The New York Times’ Jackie Calmes has a report today (4/15/10) about the brewing fight over the Bush tax cuts, which were passed for limited time period and will phase out if Congress does not pass legislation to extend them. The Obama White House will ask lawmakers to renew most of the tax cuts, but let those for wealthy taxpayers expire. This obviously does not sit well with Republicans, and they have a plan, which the Times describes in the third paragraph of the story:
For all of the talk from President Obama and his party of ending the Bush tax cuts, letting that happen could be harder for some Democratic lawmakers from Republican-leaning districts or states. Republicans already are reviving what has sometimes proven an effective, if disputed, argument in the past: that rich taxpayers include many small businesses whose owners pay income taxes as individuals.
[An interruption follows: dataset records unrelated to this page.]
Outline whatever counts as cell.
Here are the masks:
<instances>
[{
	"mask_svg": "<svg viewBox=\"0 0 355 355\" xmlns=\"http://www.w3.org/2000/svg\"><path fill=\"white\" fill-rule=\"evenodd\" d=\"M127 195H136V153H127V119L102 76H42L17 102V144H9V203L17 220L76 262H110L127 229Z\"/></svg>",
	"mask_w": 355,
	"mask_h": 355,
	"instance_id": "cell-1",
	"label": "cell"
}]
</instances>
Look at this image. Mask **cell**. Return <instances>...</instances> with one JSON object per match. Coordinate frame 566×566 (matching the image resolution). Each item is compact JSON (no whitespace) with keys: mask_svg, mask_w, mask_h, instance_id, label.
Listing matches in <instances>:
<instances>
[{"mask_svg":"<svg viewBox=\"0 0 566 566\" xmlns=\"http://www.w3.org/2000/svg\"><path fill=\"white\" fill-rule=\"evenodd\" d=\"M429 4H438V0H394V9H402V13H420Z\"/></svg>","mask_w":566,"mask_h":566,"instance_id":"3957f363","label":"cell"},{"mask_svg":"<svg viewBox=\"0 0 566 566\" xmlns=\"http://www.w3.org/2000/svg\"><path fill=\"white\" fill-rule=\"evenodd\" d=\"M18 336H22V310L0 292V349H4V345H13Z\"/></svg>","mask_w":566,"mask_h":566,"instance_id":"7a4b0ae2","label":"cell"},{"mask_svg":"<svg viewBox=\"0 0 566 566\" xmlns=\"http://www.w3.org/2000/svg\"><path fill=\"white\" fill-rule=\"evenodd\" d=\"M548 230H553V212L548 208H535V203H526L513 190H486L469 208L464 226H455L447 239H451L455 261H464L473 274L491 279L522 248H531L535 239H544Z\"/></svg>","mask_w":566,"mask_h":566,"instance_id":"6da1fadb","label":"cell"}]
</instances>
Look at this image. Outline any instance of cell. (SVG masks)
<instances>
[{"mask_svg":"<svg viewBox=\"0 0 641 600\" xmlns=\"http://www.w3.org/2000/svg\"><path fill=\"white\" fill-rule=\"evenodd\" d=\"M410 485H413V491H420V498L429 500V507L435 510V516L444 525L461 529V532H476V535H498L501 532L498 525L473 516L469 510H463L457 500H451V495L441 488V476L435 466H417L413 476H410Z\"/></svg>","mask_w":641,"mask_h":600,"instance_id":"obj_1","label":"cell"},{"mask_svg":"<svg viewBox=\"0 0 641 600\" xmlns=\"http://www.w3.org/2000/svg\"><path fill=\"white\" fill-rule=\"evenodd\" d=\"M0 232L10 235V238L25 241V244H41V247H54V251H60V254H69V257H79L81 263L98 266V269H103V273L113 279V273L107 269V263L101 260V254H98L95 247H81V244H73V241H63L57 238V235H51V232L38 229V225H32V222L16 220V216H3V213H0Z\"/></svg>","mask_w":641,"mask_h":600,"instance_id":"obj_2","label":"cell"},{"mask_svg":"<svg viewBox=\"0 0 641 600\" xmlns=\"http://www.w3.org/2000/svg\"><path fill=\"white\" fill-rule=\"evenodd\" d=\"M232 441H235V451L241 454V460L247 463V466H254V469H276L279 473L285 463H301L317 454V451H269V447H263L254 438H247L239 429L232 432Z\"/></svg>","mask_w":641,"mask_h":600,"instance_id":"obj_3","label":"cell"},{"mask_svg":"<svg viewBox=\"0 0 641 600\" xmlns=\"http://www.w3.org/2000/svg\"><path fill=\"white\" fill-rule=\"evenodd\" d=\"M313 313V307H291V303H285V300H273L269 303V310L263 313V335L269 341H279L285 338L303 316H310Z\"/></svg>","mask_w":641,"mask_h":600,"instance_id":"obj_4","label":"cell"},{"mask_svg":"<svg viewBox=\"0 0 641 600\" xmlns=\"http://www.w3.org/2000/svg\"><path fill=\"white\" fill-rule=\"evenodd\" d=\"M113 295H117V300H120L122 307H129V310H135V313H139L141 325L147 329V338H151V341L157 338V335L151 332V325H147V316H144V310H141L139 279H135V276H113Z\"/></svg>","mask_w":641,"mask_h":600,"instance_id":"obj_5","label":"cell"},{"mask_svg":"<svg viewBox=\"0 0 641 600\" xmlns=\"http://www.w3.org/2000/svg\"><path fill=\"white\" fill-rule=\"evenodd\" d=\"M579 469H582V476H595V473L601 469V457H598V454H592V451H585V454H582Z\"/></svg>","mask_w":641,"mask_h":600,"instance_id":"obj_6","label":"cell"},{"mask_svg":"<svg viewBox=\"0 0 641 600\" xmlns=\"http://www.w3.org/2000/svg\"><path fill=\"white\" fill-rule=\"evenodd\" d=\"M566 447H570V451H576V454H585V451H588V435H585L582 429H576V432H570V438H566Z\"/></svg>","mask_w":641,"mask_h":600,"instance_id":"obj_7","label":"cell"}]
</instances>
So Republicans will say that small business will be hurt if the tax cuts expire as the law stipulates.This argument is “disputed.” How, and by whom? Well, if you want to know that, you have to read all the way to the final two paragraphs of the article (emphasis added):
Democrats express confidence that Republicans will not kill a bill that benefits most Americans. But some worry that Republicans could delay action by pressing the argument that it would increase taxes for small businesses, discomfiting Democrats with re-election troubles and requiring some Republican votes for a supermajority.
Already Democrats are countering that most small businesses would not be affected; government data show that 97 percent of individual tax returns with business income would not be hit by the top rates. But, some Democrats acknowledge, the Republicans’ argument has proven politically potent in the past.
So now, after reading to the very end of the article, we know the answer–that this GOP talking point is bogus. Why not put that at the top, where the claim about hurting small businesses actually appears?
The reason these arguments are”politically potent” might have something to do with the media’s reticence to call them what they are.




The New York Times is a mere shadow of its former self. Now the NYT is just another Republican mouthpiece. Championed the Bush regime’s march to war in Iraq. Cheer leaders – not reporters! Absolutely disgusting! The Old Gray Lady has lost her way.